SELECTED PASSAGE.
########

So what I am trying to do is to is to get a good, firm view around which queries are using Table Spools.

I know Jonathan Kehayias has probably written the most around “Extended Events”.  And, I know he probably has something I can use.  But, I do not have it like that as I do not always have friends in High places…So I can not call or look in his cheat sheets.

All I can do is “Check out his demo(es)” @ http://sqlblog.com/blogs/jonathan_kehayias/.

Specifically, I am trying to comb through his “XEvent a Day”.  I mean he has an entry for each day; and he did not take a Leap Feb.  

Taking about high achievers and extra credits –  He did all 31.

Here is what I came up for Spools…


SET TRANSACTION ISOLATION LEVEL READ UNCOMMITTED
GO

;WITH XMLNAMESPACES(DEFAULT N'http://schemas.microsoft.com/sqlserver/2004/07/showplan')

select 

          tblIn.plan_handle
        , tblIn.PhysicalOp        
        , tblIn.LogicalOp                
        , tblIn.useCounts
        , tblSQLText.text
        , tblQueryPlan.query_plan

from
(

  SELECT 

          cp.plan_handle
        , avg(cast(cp.usecounts as bigint)) as useCounts
        , max(operators.value('@PhysicalOp','nvarchar(50)'))
               as PhysicalOp
        , max(operators.value('@LogicalOp','nvarchar(50)'))
               as LogicalOp

   FROM sys.dm_exec_cached_plans cp

   CROSS APPLY sys.dm_exec_query_plan(cp.plan_handle) qp

   CROSS APPLY query_plan.nodes('//RelOp') rel(operators)

where 
(

  ---Look for Spools
  (

      --Spool (Physical)
      (operators.value('@PhysicalOp','nvarchar(50)')  like 'Table Spool')
   or (operators.value('@PhysicalOp','nvarchar(50)')  like 'Index Spool')

  )

  or

  (

    --Spool (Logical)

########

INFORMATION PROVIDED.
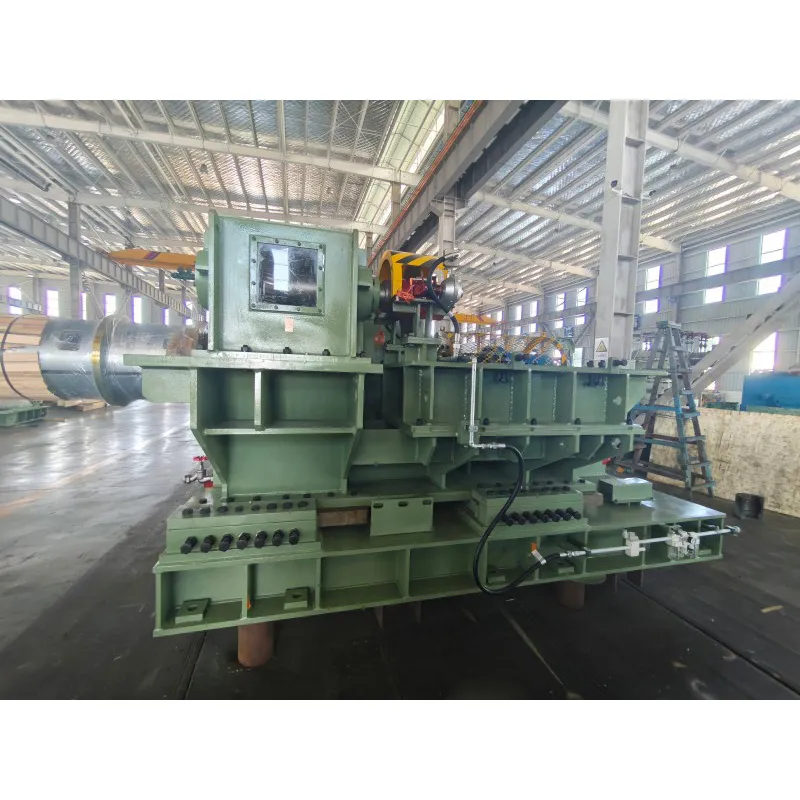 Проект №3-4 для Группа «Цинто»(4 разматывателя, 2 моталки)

########

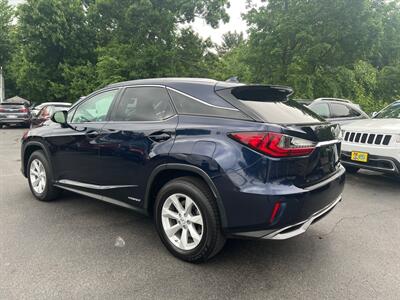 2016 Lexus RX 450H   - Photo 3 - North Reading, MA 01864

########

TASKS TO PERFORM.
(A) Decide whether each statement agrees with the post about Table Spools above. For each, answer yes or no and quote the words of the post that decide it.
(i) The author can look in Jonathan Kehayias's cheat sheets.
(ii) The query checks for a physical operator called Index Spool.
(iii) The "XEvent a Day" series has fewer than 31 entries.
(B) Answer these questions from the post about Table Spools:
(i) Which transaction isolation level does the script set?
(ii) From which view does the script read the cached plans?
(iii) At what web address does the author say the demos can be checked out?
(C) Extend the post about Table Spools, picking up from the point where it stops.

EXERCISE RESULTS.
(A)
(i) No: "So I can not call or look in his cheat sheets."
(ii) Yes: "like 'Index Spool'"
(iii) No: "He did all 31."

(B)
(i) READ UNCOMMITTED
(ii) sys.dm_exec_cached_plans
(iii) http://sqlblog.com/blogs/jonathan_kehayias/

(C)
       (operators.value('@LogicalOp','nvarchar(50)')  like 'Eager Spool')
   or  (operators.value('@LogicalOp','nvarchar(50)')  like 'Lazy Spool')

  )

)        

group by

    cp.plan_handle

) tblIn

   CROSS APPLY sys.dm_exec_query_plan(tblIn.plan_handle) tblQueryPlan

   CROSS APPLY sys.dm_exec_sql_text(tblIn.[plan_handle]) tblSQLText

 order by tblIn.useCounts desc

A good reference for what Microsoft calls “Relational Operation Values” is available @

Using the USE PLAN Query Hint
http://msdn.microsoft.com/en-us/library/ms186954(v=sql.105).aspx

Here are the relevant entries for Spools – Physical and Logical Operation:
Relational Operator Values

Use Cases

What are the most probably causes for Table Spools

A) INSERT/SELECT from same table

For Halloween protection


use [tempdb]
go

if OBJECT_ID('dbo.Course') is not null
begin

    drop table dbo.[Course]

end
go

create table dbo.course
(
      [courseID] int
    , [courseName] sysname
    , [calendarYear] int
)
go

declare @year int
declare @yearNext int

set @year = DATEPART(year, getdate())
set @year = @year + 1

insert into dbo.[course]
([courseID], [courseName], [calendarYear])
select 1010, 'CS100', @year

--triggers Halloween Protection
insert into dbo.[course]
([courseID], [courseName], [calendarYear])
select courseID, [courseName], @year + 1 
from dbo.course 
where calendarYear = @year 

drop table dbo.[course] 
go

Screen Dump

Table Spool - Haloween Protection - Insert--select

B) When accessing and storing data from System Tables

 

 


set nocount on;

	declare @databaseMirroringState TABLE
	(
		  [id] int not null identity(1,1)
		, [DatabaseName] sysname not null
		, [mirroringState] sysname not null
		, [mirrroringSafetyLevel] sysname null

	)

        if OBJECT_ID('tempdb.dbo.#databaseMirroringState') is not null
        begin

          drop table #databaseMirroringState

        end

	create table #databaseMirroringState
	(
		  [id] int not null identity(1,1)
		, [DatabaseName] sysname not null
		, [mirroringState] sysname not null
		, [mirrroringSafetyLevel] sysname null

	)

	select 

	  	  tblD.name
		, tblDM.mirroring_state_desc
                , tblDM.mirroring_safety_level_desc

	from   sys.databases tblD

	  inner join sys.database_mirroring tblDM

	     on tblD.database_id = tblDM.database_id					

	where tblDM.mirroring_state_desc is not null;


	insert into @databaseMirroringState
	(
		  [DatabaseName]
		, [mirroringState]
		, [mirrroringSafetyLevel]
	)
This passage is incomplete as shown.